** Input data follows **

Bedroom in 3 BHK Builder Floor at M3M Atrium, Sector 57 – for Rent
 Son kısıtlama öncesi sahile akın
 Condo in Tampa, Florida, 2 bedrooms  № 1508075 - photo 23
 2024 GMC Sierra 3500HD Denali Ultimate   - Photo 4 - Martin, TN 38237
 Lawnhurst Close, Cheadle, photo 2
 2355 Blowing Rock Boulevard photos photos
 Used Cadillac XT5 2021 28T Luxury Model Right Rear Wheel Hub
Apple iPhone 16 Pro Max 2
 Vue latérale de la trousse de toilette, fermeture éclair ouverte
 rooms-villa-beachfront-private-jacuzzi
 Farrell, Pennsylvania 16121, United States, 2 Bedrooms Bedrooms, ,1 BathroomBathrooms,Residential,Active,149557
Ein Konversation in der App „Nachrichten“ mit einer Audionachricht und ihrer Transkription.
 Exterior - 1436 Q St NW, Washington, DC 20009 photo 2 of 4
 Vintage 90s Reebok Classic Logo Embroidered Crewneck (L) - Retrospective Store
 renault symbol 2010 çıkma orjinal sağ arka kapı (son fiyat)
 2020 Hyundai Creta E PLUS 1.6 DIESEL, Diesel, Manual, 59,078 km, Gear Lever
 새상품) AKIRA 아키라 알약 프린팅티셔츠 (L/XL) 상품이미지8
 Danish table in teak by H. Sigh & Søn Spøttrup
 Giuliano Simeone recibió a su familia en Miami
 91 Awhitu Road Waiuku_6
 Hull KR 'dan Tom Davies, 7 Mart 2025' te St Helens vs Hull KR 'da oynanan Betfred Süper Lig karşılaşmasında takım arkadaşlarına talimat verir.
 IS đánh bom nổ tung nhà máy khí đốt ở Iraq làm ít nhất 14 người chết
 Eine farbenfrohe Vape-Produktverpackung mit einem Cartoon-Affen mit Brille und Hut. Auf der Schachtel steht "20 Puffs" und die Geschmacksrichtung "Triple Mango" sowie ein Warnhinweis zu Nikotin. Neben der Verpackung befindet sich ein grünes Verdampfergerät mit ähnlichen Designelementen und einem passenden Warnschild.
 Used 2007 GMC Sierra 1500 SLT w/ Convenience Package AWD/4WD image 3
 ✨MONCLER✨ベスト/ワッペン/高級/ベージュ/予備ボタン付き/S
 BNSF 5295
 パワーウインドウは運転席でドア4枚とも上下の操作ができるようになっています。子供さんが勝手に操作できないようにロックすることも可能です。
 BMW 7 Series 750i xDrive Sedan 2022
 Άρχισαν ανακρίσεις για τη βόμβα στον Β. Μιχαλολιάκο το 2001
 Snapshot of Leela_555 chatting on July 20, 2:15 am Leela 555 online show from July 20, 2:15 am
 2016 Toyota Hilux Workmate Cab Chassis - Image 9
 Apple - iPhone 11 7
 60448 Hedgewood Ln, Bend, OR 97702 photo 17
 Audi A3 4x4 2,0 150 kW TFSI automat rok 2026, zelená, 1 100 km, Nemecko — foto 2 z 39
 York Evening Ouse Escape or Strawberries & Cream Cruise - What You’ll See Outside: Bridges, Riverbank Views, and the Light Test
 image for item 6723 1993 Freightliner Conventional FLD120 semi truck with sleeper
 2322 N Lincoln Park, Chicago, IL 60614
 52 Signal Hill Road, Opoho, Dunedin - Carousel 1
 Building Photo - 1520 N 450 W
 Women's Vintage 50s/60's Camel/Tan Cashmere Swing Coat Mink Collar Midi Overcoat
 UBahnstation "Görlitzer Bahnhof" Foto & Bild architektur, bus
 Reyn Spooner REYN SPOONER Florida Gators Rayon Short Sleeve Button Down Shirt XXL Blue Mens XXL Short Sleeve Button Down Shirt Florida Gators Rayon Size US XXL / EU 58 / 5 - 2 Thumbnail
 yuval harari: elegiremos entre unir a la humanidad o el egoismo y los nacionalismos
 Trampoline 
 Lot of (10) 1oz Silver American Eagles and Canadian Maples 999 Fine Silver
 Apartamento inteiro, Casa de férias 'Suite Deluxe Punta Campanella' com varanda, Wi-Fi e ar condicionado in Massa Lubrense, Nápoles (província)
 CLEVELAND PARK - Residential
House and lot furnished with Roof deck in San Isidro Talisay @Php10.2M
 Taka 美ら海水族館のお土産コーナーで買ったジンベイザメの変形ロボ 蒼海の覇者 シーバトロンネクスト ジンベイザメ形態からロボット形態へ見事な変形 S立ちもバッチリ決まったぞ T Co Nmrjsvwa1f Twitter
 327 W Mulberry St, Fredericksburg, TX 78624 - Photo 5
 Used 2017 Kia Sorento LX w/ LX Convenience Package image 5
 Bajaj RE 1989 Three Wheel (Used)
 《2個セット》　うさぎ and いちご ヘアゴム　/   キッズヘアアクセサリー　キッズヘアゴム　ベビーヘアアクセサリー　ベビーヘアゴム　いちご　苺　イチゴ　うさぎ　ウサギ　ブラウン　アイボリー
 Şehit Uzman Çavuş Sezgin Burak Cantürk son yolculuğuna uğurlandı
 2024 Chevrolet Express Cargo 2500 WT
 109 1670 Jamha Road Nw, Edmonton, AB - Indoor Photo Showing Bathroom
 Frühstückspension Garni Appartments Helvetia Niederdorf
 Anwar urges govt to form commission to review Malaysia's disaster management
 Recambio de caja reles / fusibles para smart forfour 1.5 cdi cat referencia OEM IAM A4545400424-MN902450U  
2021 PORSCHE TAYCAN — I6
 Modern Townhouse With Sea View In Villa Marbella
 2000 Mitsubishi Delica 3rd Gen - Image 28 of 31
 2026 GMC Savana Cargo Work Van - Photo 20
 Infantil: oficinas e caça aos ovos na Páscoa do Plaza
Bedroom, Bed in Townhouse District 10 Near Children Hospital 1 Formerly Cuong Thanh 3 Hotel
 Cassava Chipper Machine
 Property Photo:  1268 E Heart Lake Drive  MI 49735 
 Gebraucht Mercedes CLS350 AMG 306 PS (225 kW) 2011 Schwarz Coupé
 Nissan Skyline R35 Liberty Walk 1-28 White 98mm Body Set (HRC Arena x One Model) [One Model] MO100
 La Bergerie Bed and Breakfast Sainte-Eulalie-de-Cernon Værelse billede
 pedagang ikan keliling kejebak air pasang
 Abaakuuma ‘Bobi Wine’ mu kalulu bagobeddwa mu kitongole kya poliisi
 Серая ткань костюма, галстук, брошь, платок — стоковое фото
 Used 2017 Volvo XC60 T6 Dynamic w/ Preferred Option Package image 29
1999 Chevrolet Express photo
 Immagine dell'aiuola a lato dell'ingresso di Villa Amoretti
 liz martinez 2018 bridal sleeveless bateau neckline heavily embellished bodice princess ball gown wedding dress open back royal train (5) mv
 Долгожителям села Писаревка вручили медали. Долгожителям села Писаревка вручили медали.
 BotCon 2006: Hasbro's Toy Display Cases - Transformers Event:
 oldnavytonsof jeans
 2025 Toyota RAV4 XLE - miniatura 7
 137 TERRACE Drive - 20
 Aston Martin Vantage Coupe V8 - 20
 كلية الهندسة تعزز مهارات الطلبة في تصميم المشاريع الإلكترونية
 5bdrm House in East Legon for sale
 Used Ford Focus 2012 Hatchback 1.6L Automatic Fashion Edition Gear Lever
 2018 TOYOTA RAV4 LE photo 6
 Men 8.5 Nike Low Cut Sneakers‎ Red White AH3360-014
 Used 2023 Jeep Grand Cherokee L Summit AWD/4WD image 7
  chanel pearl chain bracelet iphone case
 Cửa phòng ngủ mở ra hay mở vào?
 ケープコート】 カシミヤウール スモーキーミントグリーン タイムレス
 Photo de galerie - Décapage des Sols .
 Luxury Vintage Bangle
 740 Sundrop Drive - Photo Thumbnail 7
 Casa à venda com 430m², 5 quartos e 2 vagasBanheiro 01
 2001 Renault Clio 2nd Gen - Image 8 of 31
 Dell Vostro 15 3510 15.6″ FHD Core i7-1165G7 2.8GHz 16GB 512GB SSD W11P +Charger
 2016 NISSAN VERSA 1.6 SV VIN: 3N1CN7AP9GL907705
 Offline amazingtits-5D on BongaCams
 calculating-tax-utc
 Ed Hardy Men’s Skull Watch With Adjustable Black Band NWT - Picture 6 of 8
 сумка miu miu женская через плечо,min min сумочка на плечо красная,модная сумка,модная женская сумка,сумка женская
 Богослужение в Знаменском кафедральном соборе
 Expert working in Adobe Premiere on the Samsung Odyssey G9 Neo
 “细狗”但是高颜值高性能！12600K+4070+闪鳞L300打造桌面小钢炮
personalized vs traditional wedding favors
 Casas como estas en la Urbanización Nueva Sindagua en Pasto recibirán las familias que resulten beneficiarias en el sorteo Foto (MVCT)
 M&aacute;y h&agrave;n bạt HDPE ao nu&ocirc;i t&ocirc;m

** End of Input data **

Using the data above, restate word for word the lines from its opening line through the line that contains "새상품) AKIRA 아키라 알약 프린팅티셔츠 (L/XL) 상품이미지8", and no more.

Bedroom in 3 BHK Builder Floor at M3M Atrium, Sector 57 – for Rent
 Son kısıtlama öncesi sahile akın
 Condo in Tampa, Florida, 2 bedrooms  № 1508075 - photo 23
 2024 GMC Sierra 3500HD Denali Ultimate   - Photo 4 - Martin, TN 38237
 Lawnhurst Close, Cheadle, photo 2
 2355 Blowing Rock Boulevard photos photos
 Used Cadillac XT5 2021 28T Luxury Model Right Rear Wheel Hub
Apple iPhone 16 Pro Max 2
 Vue latérale de la trousse de toilette, fermeture éclair ouverte
 rooms-villa-beachfront-private-jacuzzi
 Farrell, Pennsylvania 16121, United States, 2 Bedrooms Bedrooms, ,1 BathroomBathrooms,Residential,Active,149557
Ein Konversation in der App „Nachrichten“ mit einer Audionachricht und ihrer Transkription.
 Exterior - 1436 Q St NW, Washington, DC 20009 photo 2 of 4
 Vintage 90s Reebok Classic Logo Embroidered Crewneck (L) - Retrospective Store
 renault symbol 2010 çıkma orjinal sağ arka kapı (son fiyat)
 2020 Hyundai Creta E PLUS 1.6 DIESEL, Diesel, Manual, 59,078 km, Gear Lever
 새상품) AKIRA 아키라 알약 프린팅티셔츠 (L/XL) 상품이미지8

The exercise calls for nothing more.